This is the same mentality many Nigerians have. They want to be cool by all means and be accepted by many other countries. We do have our own problems that should be addressed by our celebrities but they do not because they haven't copied it from somewhere. When someone like Yvonne Nelson refused to partake in the ice bucket challenge, she came under serious backlash but many people refused to see that she showed herself strong and unwilling to be foolish just to be cool. She listed points on why the ice bucket challenge was wrong on all grounds for Africans and that showed that she had done her research!

As she postulated, the ice bucket challenge was not something that we should have copied because many African countries are without water or access to water. Even here at home, many communities in Nigeria are also without water or access to it. That one bucket that was wasted in the quest to be cool could have been a haven for someone without water. It will be far-fetched to say Africans do not have ALS but then, the cases are more predominant in other countries. What this translates to is that ALS is not our problem! But Malaria is. So are Maternal Mortality, Cholera, Typhoid, Cancer, and now, Ebola. Poverty is also our problem, poor education and health facilities too. We cannot even stop there: poor social amenities, bad leadership and governance, human trafficking, increased drug abuse and misuse, increased crime rate, and an all-time high level of corruption. These are our problems, not ALS or any other thing that doesn’t affect us. 

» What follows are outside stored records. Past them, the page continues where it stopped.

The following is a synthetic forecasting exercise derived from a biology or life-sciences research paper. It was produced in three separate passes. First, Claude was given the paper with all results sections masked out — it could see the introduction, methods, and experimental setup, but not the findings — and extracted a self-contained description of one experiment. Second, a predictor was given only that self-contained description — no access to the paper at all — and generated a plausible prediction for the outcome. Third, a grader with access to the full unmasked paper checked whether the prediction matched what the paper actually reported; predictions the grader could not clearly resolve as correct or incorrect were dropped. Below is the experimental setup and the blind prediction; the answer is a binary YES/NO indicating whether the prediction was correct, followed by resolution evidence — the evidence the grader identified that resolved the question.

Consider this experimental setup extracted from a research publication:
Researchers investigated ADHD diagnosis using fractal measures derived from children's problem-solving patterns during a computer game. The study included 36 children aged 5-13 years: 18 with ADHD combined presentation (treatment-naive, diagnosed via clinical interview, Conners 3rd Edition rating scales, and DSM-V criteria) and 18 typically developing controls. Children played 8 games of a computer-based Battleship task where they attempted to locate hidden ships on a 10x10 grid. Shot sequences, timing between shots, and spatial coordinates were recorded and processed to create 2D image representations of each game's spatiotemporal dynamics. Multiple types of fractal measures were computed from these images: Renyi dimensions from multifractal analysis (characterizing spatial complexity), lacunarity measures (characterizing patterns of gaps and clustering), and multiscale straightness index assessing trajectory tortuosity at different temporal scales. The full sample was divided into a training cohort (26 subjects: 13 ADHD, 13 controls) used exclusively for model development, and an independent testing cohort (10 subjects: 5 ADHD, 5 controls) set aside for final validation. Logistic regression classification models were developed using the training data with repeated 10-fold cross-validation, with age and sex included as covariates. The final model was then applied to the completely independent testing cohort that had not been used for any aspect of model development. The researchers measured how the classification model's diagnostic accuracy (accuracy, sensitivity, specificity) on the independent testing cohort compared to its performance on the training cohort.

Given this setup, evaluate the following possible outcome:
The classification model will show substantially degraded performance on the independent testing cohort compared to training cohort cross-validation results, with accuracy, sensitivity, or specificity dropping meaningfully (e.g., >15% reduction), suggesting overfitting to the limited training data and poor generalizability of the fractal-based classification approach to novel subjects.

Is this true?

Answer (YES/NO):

Ice Bucket Challenge brought awareness to Amyotrophic Lateral Sclerosis (ALS) in 2014.
Image: Time Magazine. 

So rather than dance like monkeys longing for a banana, why can't our trend followers become trendsetters by bringing awareness to our own problems? While people who have running water were pouring ice-cold water on themselves, we could have been creating the #OneBucketChallenge, ensuring that each African donated one bucket of safe drinking water to countries and regions without it. Our celebrities have massive followers on social media and even if they had told their followers to donate one hundred naira to ensure these regions got safe water, they would have raised millions (or even billions) that could have made them legends in Africa. That would have made others copy them instead of them copying people.   

There are some things we cannot help but copy but we shouldn't have to always copy stuff, especially stuff that doesn't concern us, just because we want to be socially accepted. As a nation, we cannot thrive on copying and imitating other countries. The simple fact is that most nations are great because of their innovation and not how well they copy others!

As clich├ęd as this might sound, I end this piece with the famous words of Herman Melville. 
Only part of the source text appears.